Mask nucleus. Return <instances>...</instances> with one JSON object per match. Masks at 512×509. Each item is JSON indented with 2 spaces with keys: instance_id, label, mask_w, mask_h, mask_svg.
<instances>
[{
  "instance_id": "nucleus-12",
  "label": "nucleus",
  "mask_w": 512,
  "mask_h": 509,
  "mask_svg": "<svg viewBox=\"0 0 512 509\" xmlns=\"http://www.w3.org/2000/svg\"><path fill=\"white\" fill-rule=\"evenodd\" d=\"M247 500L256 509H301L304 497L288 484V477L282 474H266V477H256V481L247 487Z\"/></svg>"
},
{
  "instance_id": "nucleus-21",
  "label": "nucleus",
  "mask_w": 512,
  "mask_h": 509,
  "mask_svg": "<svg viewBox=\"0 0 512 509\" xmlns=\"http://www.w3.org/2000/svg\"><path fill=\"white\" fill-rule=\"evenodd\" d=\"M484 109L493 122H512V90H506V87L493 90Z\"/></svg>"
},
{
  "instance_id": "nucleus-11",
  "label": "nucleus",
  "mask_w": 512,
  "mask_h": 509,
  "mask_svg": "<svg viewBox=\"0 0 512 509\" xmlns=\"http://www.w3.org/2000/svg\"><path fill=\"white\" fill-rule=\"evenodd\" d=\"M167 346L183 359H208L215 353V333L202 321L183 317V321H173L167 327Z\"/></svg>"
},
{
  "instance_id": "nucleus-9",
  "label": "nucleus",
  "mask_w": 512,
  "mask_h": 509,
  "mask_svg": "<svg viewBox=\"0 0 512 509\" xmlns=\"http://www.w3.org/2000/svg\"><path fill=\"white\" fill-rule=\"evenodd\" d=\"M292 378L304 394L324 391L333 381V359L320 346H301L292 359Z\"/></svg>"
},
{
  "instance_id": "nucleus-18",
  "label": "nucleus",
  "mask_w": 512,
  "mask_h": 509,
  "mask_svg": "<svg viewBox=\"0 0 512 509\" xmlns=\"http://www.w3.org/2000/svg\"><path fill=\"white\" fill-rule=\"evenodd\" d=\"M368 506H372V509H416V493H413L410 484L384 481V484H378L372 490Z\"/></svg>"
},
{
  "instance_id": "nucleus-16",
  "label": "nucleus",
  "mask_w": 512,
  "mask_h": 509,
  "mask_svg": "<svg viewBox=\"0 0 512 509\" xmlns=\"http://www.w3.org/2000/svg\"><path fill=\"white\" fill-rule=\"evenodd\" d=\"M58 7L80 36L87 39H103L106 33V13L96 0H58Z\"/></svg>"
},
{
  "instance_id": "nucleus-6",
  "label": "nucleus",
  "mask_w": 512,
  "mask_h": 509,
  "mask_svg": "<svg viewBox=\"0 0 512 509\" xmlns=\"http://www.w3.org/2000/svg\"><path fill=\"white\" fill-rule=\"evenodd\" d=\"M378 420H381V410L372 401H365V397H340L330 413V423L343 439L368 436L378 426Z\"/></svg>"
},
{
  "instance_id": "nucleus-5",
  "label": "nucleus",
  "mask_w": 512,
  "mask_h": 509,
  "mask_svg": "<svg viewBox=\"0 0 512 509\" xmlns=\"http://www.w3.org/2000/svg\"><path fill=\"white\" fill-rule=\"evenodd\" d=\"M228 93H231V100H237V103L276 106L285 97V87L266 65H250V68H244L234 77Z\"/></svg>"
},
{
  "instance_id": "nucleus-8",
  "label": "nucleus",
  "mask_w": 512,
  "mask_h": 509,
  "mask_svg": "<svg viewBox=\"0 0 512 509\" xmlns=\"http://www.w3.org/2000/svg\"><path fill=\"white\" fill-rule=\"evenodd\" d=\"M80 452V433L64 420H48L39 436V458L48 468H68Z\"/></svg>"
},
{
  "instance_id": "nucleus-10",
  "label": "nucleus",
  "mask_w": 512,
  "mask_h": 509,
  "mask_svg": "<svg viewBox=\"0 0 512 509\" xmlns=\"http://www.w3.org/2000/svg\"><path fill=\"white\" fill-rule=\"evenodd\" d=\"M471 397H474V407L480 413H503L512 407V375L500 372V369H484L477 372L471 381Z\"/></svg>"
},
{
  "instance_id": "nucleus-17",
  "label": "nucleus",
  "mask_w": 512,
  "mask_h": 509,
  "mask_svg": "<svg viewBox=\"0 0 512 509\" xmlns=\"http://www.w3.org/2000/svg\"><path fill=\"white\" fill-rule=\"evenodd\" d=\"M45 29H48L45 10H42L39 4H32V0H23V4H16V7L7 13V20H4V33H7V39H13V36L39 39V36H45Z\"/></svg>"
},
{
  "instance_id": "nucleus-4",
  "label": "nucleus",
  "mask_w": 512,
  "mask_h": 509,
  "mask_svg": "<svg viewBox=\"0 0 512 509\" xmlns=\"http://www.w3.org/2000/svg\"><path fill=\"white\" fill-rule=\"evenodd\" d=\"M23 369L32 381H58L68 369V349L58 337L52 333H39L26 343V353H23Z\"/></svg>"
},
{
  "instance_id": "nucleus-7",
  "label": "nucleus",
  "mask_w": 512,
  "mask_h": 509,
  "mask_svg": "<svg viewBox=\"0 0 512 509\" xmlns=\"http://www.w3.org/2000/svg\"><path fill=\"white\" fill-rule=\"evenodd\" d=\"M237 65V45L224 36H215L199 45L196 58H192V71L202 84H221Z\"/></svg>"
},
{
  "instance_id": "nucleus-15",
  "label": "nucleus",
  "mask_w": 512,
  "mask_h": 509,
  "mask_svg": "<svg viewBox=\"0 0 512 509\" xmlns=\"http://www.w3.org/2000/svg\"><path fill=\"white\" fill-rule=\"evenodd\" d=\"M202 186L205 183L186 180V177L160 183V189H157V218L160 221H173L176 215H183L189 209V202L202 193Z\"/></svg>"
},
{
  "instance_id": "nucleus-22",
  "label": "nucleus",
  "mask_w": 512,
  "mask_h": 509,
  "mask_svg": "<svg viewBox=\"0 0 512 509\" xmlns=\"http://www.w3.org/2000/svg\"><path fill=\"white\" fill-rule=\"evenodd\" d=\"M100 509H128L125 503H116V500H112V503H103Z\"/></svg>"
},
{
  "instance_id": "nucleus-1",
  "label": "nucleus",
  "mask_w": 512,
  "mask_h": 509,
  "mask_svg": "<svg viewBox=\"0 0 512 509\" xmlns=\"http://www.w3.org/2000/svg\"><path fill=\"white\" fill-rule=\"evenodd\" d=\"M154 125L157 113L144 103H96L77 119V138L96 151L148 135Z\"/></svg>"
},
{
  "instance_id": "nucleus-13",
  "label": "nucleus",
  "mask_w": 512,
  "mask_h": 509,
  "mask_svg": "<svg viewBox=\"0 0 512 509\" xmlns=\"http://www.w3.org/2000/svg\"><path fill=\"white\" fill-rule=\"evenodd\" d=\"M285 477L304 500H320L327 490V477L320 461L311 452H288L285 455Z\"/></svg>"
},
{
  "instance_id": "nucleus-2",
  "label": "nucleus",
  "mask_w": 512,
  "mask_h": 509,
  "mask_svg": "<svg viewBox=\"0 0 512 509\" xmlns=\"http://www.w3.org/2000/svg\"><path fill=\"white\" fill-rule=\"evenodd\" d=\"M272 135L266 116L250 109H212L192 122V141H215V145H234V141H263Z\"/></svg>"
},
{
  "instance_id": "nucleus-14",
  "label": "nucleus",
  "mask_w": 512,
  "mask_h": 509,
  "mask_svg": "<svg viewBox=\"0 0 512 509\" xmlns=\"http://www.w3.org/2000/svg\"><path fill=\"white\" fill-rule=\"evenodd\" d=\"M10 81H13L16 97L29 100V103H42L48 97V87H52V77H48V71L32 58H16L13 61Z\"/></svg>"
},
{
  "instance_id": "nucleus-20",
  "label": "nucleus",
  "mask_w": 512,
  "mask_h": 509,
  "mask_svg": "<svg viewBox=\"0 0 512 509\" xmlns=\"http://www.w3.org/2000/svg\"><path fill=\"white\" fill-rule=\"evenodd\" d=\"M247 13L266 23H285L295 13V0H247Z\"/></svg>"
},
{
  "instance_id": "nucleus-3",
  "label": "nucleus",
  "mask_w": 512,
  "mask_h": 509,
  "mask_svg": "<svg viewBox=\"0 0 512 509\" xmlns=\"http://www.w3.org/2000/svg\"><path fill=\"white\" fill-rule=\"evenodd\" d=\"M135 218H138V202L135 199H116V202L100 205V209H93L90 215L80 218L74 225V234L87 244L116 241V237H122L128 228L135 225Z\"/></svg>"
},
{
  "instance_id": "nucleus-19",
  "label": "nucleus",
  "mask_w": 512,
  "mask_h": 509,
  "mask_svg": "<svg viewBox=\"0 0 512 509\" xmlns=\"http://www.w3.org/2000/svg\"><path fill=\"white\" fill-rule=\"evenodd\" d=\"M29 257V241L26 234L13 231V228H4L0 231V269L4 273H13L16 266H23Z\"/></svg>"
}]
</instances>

→ Given request
Count the lines in the entries that contain the string "instances", matching case exactly. Reply with the number only.

→ Solution
3